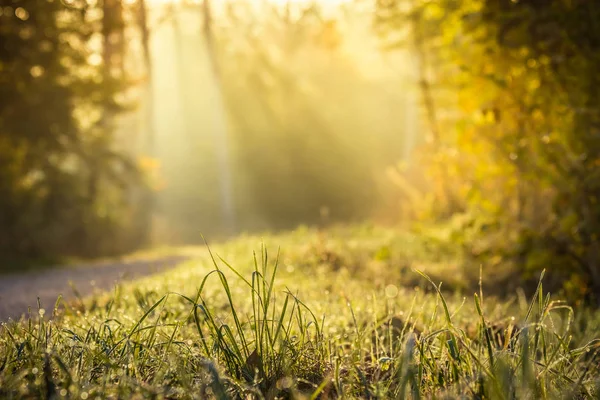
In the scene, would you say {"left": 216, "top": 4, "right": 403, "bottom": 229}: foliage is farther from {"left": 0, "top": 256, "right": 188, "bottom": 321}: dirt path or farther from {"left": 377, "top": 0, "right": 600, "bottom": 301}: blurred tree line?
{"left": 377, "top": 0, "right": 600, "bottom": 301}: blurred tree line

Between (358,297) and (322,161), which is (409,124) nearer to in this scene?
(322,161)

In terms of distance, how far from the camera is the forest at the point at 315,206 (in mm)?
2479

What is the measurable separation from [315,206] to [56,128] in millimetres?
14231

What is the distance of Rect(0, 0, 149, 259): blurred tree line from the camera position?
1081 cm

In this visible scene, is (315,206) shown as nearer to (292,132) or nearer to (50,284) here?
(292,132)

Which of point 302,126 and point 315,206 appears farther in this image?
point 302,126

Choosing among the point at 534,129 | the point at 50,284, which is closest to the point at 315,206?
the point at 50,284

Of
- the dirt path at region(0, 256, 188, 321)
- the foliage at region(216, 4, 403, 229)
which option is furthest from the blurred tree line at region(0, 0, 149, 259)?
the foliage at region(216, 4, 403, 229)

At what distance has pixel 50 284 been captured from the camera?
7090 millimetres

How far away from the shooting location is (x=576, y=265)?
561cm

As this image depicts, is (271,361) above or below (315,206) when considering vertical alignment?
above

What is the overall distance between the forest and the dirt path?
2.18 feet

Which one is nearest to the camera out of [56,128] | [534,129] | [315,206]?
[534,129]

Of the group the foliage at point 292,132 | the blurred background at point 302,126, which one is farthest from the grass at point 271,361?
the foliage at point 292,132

━━━━━━

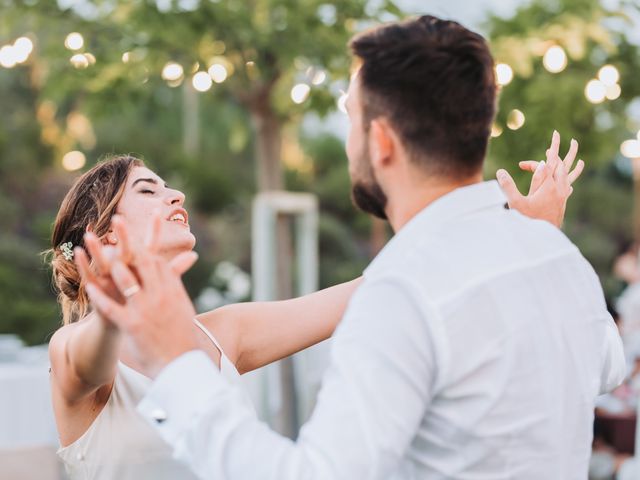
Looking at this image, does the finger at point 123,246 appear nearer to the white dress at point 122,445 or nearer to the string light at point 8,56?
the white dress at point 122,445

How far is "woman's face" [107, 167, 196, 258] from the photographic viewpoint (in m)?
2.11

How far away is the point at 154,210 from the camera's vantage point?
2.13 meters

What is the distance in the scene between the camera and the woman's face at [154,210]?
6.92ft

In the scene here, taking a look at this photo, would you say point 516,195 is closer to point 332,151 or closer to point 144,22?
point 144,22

━━━━━━

## [PROBLEM TO WORK ON]
Can you pick out every line of the records that contains the string "right" and copy each one? Matches must have the same case.

## [CORRECT ANSWER]
In the scene, would you say {"left": 216, "top": 4, "right": 403, "bottom": 229}: foliage is farther from {"left": 0, "top": 256, "right": 188, "bottom": 321}: dirt path or farther from {"left": 377, "top": 0, "right": 600, "bottom": 301}: blurred tree line?
{"left": 377, "top": 0, "right": 600, "bottom": 301}: blurred tree line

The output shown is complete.